#### TASK:
Could you retype the records word for word, starting with the line that contains "From the provided" and going on through the line that contains "325 centimetres", both of those lines included, and leave the pictures out of your copy?

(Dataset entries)
"""
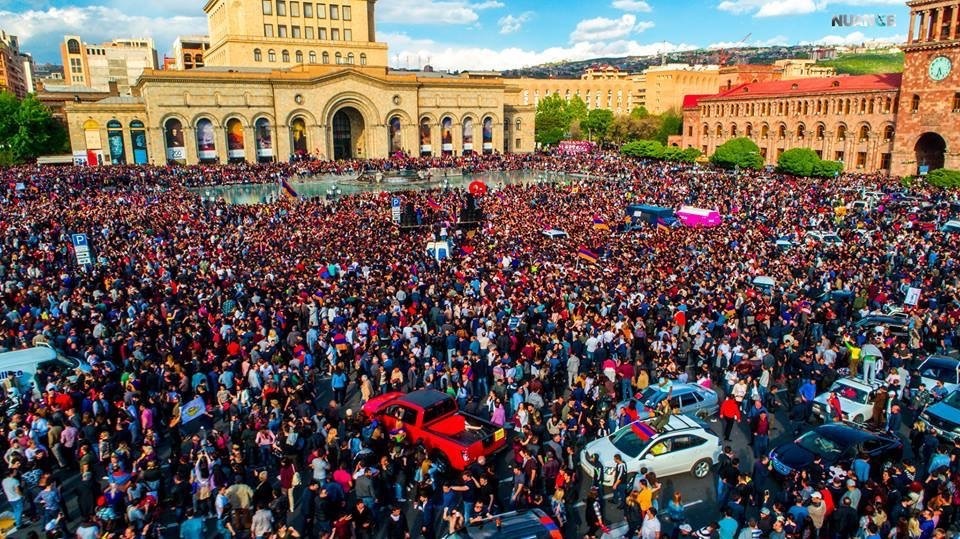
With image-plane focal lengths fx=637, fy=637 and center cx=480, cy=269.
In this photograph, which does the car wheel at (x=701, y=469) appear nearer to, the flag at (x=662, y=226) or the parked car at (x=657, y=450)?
the parked car at (x=657, y=450)

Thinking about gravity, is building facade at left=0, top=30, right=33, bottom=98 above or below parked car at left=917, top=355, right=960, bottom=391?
above

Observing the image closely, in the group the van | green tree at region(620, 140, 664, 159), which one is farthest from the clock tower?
the van

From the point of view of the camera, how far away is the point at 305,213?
32.8 meters

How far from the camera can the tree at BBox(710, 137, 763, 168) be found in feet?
188

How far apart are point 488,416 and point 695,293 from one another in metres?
8.62

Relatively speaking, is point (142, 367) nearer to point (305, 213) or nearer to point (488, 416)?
point (488, 416)

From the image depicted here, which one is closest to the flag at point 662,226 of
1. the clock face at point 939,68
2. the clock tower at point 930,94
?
the clock tower at point 930,94

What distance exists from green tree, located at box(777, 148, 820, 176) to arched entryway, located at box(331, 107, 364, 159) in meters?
43.2

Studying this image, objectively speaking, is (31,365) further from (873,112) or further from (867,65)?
(867,65)

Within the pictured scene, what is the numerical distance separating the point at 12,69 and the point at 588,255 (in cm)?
13551

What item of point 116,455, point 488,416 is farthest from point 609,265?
point 116,455

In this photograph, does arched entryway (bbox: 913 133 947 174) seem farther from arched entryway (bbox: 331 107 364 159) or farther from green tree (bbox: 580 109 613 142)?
arched entryway (bbox: 331 107 364 159)

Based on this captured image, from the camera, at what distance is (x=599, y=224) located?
3008cm

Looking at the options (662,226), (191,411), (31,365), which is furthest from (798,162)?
(31,365)
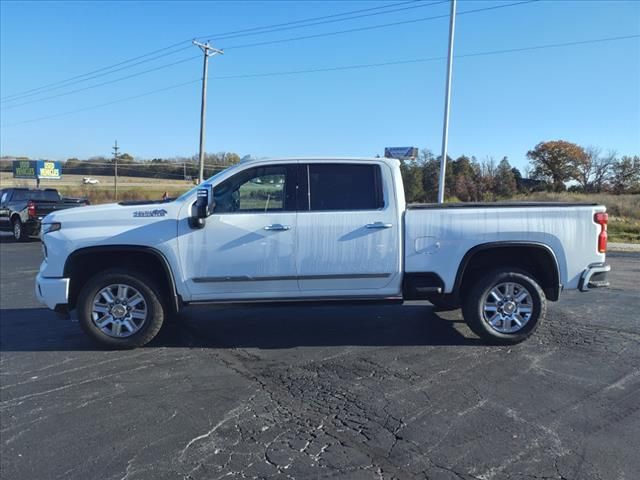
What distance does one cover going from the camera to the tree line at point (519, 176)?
2946cm

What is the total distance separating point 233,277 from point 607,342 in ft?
13.6

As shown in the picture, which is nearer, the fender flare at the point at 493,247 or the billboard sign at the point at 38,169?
the fender flare at the point at 493,247

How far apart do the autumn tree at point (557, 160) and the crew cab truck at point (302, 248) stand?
3997cm

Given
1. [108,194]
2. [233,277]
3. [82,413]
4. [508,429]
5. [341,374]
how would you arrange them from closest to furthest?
[508,429]
[82,413]
[341,374]
[233,277]
[108,194]

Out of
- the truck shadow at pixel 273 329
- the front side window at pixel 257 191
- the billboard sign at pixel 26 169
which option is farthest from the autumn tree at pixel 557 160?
the billboard sign at pixel 26 169

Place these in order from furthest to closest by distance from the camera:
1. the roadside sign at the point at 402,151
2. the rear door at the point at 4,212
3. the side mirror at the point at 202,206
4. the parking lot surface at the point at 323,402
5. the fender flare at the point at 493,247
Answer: the roadside sign at the point at 402,151 < the rear door at the point at 4,212 < the fender flare at the point at 493,247 < the side mirror at the point at 202,206 < the parking lot surface at the point at 323,402

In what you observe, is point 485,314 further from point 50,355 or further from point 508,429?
Result: point 50,355

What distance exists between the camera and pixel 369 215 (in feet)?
17.6

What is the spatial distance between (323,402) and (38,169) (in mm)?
58375

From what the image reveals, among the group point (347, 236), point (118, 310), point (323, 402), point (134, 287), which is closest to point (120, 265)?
point (134, 287)

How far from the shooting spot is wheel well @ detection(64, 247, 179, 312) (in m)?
5.32

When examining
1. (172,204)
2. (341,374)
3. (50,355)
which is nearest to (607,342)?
(341,374)

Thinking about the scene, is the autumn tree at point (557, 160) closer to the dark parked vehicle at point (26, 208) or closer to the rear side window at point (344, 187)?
the dark parked vehicle at point (26, 208)

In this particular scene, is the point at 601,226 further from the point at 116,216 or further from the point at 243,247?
the point at 116,216
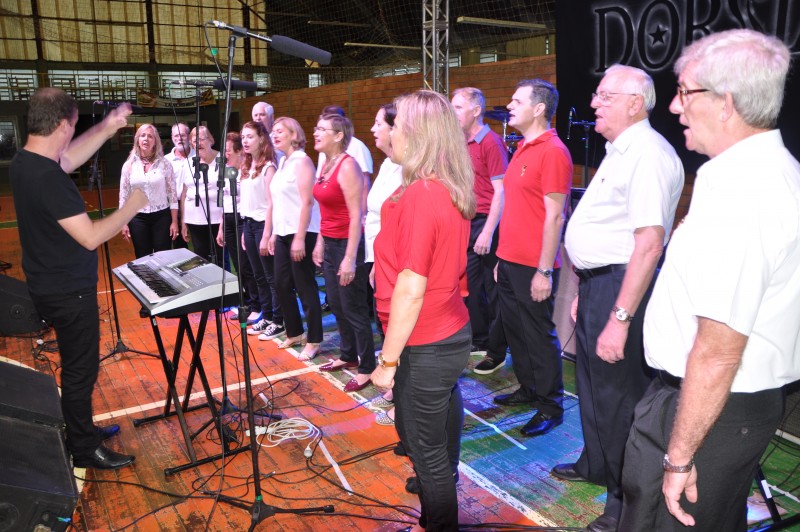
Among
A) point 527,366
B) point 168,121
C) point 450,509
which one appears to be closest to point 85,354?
point 450,509

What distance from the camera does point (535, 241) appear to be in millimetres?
3207

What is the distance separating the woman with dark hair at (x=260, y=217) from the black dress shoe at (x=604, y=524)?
3.08 m

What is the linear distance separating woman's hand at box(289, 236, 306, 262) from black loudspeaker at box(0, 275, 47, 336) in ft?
5.19

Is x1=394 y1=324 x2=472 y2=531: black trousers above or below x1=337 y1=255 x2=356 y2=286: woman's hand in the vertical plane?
below

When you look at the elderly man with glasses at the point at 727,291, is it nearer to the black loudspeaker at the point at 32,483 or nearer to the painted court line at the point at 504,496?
Result: the painted court line at the point at 504,496

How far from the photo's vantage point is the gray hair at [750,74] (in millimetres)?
1279

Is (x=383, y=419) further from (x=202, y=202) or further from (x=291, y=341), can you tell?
(x=202, y=202)

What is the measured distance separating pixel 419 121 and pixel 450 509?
1363 mm

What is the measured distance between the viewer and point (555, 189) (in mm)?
3016

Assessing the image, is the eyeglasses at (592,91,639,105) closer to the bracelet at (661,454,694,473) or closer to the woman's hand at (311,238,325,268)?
the bracelet at (661,454,694,473)

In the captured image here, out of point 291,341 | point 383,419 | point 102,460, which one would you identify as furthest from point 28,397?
point 291,341

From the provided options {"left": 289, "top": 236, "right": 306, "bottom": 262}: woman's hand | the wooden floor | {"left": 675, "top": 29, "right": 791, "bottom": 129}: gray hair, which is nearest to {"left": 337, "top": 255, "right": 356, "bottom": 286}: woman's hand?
{"left": 289, "top": 236, "right": 306, "bottom": 262}: woman's hand

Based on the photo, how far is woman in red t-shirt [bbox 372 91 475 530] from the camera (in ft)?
6.41

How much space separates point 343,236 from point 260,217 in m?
1.33
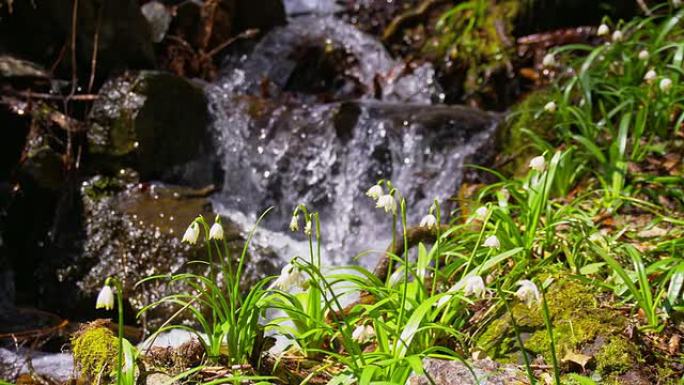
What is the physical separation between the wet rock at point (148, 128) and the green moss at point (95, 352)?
325 centimetres

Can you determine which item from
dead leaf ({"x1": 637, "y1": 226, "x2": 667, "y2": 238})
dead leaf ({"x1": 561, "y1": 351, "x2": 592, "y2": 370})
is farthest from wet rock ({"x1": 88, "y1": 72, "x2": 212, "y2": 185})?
dead leaf ({"x1": 561, "y1": 351, "x2": 592, "y2": 370})

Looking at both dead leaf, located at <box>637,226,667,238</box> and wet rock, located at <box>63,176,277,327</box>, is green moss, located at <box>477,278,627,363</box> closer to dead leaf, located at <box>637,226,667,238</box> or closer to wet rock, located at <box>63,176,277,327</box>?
dead leaf, located at <box>637,226,667,238</box>

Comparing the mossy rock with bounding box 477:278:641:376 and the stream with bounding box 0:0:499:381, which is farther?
the stream with bounding box 0:0:499:381

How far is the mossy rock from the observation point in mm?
2395

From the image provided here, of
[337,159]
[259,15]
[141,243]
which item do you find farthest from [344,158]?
[259,15]

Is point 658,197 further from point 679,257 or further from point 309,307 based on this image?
point 309,307

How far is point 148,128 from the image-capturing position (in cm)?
545

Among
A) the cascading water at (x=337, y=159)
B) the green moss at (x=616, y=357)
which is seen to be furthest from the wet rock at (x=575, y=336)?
the cascading water at (x=337, y=159)

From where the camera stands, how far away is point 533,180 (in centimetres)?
378

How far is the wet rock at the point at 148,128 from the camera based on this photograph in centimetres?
532

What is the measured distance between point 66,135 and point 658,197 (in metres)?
4.61

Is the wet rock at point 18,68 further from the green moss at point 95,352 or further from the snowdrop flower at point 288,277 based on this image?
the snowdrop flower at point 288,277

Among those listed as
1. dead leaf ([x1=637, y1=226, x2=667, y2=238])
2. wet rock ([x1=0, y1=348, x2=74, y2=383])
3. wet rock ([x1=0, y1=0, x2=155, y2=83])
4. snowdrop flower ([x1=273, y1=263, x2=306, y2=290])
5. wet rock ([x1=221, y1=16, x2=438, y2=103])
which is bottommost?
wet rock ([x1=0, y1=348, x2=74, y2=383])

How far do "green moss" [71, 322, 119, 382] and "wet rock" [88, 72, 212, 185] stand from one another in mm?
3253
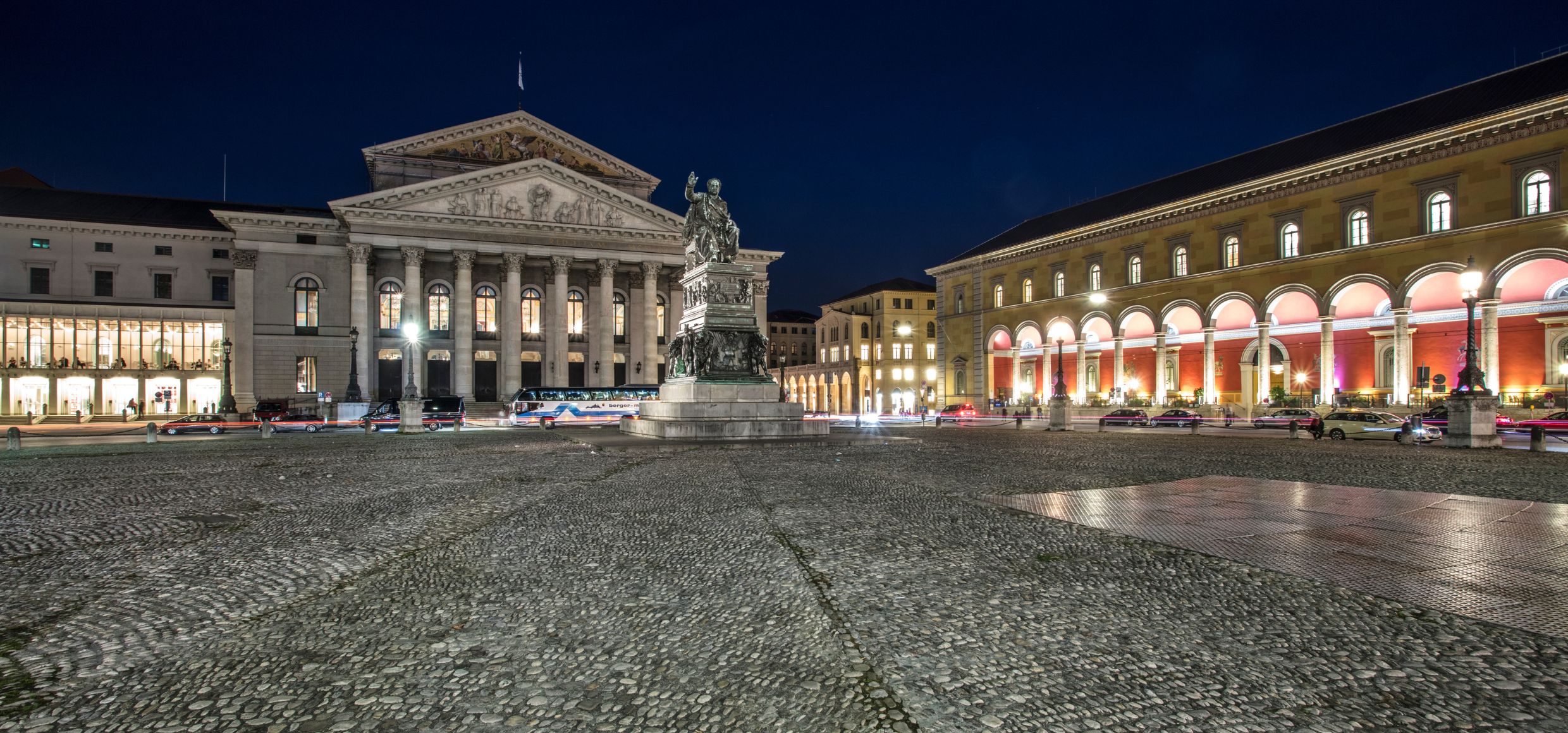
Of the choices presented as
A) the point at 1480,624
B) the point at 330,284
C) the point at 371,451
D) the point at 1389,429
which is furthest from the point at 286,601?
the point at 330,284

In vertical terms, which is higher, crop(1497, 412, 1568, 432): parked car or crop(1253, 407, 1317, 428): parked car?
crop(1497, 412, 1568, 432): parked car

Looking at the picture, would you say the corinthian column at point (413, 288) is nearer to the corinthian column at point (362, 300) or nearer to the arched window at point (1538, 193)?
the corinthian column at point (362, 300)

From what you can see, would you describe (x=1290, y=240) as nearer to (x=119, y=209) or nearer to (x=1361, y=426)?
(x=1361, y=426)

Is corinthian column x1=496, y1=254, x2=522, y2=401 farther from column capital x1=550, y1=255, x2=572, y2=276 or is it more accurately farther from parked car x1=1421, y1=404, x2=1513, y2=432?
parked car x1=1421, y1=404, x2=1513, y2=432

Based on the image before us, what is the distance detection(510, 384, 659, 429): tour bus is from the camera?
39844 millimetres

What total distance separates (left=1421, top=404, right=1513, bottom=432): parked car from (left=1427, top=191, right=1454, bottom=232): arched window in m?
8.96

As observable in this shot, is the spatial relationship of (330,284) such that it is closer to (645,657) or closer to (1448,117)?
(645,657)

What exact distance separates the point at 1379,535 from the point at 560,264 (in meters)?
51.0

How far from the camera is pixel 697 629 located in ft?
14.1

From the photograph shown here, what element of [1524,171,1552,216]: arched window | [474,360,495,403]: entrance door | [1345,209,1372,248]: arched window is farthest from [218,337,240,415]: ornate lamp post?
[1524,171,1552,216]: arched window

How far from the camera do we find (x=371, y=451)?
62.7 ft

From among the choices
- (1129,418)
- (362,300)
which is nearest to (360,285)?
(362,300)

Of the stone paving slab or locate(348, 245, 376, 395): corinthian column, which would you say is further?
locate(348, 245, 376, 395): corinthian column

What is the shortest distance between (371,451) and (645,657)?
18.2m
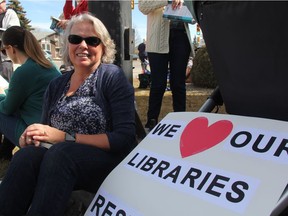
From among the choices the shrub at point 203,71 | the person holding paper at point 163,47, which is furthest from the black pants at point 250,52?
the shrub at point 203,71

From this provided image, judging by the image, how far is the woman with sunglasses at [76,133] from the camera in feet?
5.82

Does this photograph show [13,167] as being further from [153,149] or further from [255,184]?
[255,184]

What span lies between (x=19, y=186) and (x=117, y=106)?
638mm

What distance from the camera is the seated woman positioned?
2.84 metres

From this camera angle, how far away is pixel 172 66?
3.63 meters

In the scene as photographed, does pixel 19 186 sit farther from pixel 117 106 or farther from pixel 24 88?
pixel 24 88

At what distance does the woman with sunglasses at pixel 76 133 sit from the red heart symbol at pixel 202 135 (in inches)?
18.8

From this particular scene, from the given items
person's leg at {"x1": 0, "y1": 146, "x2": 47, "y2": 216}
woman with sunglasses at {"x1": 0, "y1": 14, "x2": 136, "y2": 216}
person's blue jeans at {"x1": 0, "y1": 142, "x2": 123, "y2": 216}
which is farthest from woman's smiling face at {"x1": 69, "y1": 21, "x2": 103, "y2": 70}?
person's leg at {"x1": 0, "y1": 146, "x2": 47, "y2": 216}

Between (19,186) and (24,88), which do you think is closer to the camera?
(19,186)

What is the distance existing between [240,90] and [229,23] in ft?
0.99

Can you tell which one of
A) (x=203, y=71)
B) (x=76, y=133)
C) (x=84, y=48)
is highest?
(x=84, y=48)

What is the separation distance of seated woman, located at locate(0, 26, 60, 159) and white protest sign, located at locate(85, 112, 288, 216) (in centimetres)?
135

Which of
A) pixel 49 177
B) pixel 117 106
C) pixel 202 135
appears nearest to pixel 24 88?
pixel 117 106

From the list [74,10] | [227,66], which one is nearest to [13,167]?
[227,66]
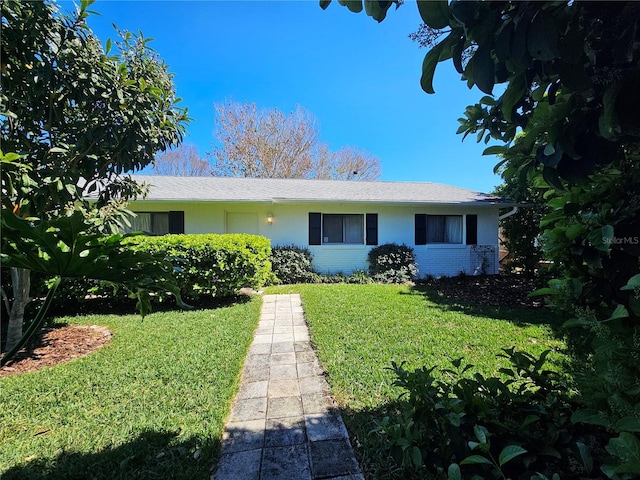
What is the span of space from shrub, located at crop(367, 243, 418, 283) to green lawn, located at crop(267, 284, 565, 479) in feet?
"""
#### WRITTEN SOLUTION:
From the provided options {"left": 289, "top": 236, "right": 306, "bottom": 262}: woman's hand | the wooden floor | {"left": 675, "top": 29, "right": 791, "bottom": 129}: gray hair, which is nearest to {"left": 337, "top": 255, "right": 356, "bottom": 286}: woman's hand?
{"left": 289, "top": 236, "right": 306, "bottom": 262}: woman's hand

Based on the photo, how far is woman in red t-shirt [bbox 372 91 475 530] from the camera (in ft)?
6.41

How much space separates point 343,236 from point 260,217 in m?
1.33
What is the physical separation between the wet rock at point (148, 128) and the green moss at point (95, 352)?
325 centimetres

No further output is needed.